### 文本部分
细菌是地球历史上最早出现的有细胞形态的生命形式，在自然界中广泛存在。其中，极少数可造成人类感染，是人类健康的重大威胁。致病菌是如何出现的？这个问题的阐明，有助于人类发展新的战略控制细菌感染。大量证据表明，新致病菌起源的始发事件可能是横向转移DNA的获取，接下去细菌会在漫长的适应进程中积累遗传改变而进化为新的物种。我们于是提出获取-适应模型，拟据此对致病菌物种的起源和进化加以探讨。我们假设，致病菌基因组上数目繁多的横向转移DNA片段当中，只有一个是导致其物种起源的关键分子事件（即获取），其后的基因组变化将助力其病原性的塑造（即适应）。我们拟以沙门菌为模型，对横向转移DNA片段按龄排序，鉴定出这一假定的关键分子；同时，基于核苷酸变异有适应意义的假设，从CTAG四碱基序列的变异着手加以探讨。此外，关于细菌基因组物理平衡重建的适应意义，我们有过大量的观察和报道，但将在本项目中首次对其加以实验验证。

### 任务
依据上面关于致病菌起源的短文作答：
1. 新致病菌起源的始发事件可能是什么？
2. 研究拟以哪种细菌为模型？
3. 基于核苷酸变异有适应意义的假设，研究从哪种序列的变异着手探讨？

### 数据
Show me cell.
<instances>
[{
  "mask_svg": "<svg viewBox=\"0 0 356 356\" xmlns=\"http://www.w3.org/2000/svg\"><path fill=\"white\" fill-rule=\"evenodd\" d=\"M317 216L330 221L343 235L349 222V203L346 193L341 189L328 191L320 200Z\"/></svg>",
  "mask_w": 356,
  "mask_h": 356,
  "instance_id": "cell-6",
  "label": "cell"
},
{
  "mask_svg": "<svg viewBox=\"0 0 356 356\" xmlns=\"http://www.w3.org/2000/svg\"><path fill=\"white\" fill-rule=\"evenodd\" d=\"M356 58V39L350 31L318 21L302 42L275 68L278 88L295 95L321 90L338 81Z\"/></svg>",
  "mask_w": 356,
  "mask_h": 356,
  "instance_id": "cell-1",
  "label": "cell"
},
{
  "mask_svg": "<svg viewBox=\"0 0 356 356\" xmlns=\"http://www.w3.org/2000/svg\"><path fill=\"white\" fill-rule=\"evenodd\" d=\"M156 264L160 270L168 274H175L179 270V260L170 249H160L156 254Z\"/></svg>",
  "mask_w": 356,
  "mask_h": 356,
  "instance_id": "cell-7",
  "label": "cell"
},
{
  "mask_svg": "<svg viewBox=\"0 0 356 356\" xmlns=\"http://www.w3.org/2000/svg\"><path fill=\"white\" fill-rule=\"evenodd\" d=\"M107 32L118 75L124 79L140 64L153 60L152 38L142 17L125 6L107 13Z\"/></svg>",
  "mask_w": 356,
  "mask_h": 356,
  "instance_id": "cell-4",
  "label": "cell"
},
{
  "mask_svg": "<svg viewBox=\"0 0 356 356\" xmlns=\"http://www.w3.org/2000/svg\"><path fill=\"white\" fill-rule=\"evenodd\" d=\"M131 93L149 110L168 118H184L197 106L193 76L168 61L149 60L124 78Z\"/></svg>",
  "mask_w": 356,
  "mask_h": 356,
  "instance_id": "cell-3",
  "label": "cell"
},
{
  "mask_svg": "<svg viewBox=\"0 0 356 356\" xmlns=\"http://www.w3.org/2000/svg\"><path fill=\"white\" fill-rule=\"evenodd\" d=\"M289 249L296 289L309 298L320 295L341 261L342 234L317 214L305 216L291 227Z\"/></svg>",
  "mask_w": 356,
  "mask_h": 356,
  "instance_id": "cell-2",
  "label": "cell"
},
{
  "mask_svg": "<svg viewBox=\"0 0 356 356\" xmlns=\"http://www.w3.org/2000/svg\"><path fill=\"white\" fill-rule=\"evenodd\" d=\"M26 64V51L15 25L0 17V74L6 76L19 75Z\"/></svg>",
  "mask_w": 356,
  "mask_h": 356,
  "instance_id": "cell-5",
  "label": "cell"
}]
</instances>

### 解答
1. 横向转移DNA的获取。
2. 沙门菌。
3. CTAG四碱基序列。